Some people might have had a raging parent, and having seen this inappropriate expression of anger, come to feel that any anger is terrible and begin to repress it within themselves.

All of these things go into making someone passive-aggressive. Psychologically, this person needs to have an outlet for their repressed anger but is terrified to let it out. They fear that their anger might hurt others or that they’ll be punished for showing it. On the other hand, like any feeling, it pushes against the unconscious barriers to be released.

The anger, like any emotion, has to be expressed. If the person is unable or unwilling to let it out, their unconscious mind finds a different way, which is to make the people around them angry. The feeling gets expressed, but vicariously.

Examples of such behavior are chronic lateness, forgetfulness; losing borrowed objects; breaking dishes while washing up; forgetting to lock the front door; not closing the back door and allowing the dog to escape.
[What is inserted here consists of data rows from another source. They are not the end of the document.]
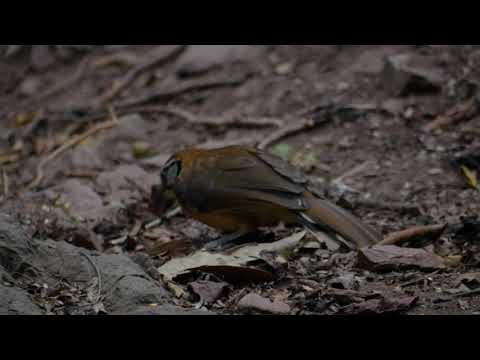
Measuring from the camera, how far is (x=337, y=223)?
5285 millimetres

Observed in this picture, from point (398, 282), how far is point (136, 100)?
457cm

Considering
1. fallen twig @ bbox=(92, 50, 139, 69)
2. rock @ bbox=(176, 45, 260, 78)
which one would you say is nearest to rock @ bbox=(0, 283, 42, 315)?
rock @ bbox=(176, 45, 260, 78)

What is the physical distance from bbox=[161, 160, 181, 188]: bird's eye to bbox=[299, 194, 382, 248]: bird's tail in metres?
1.12

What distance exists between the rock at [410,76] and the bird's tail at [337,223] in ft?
7.26

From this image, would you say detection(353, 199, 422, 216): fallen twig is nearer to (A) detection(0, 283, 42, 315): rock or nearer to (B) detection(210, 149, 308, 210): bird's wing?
(B) detection(210, 149, 308, 210): bird's wing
All these behaviors serve to upset and enrage others.

When the recipient of this behavior becomes angry, they are told that they’re over-reacting; that it was an accident; that it wasn’t done on purpose. This makes the person on the receiving end all the more angry. Interestingly, once the other person explodes in anger, the passive-aggressive one feels a great sense of relief, as if it were they themselves who was releasing this pent-up rage.

The treatment of this condition is to come to terms with one’s anger and to recognize that it’s not necessarily a bad emotion; just one which needs appropriate expression. For the person on the receiving end, this behavior is abusive and if they can’t get their loved one to stop it, the only solution might be to walk away.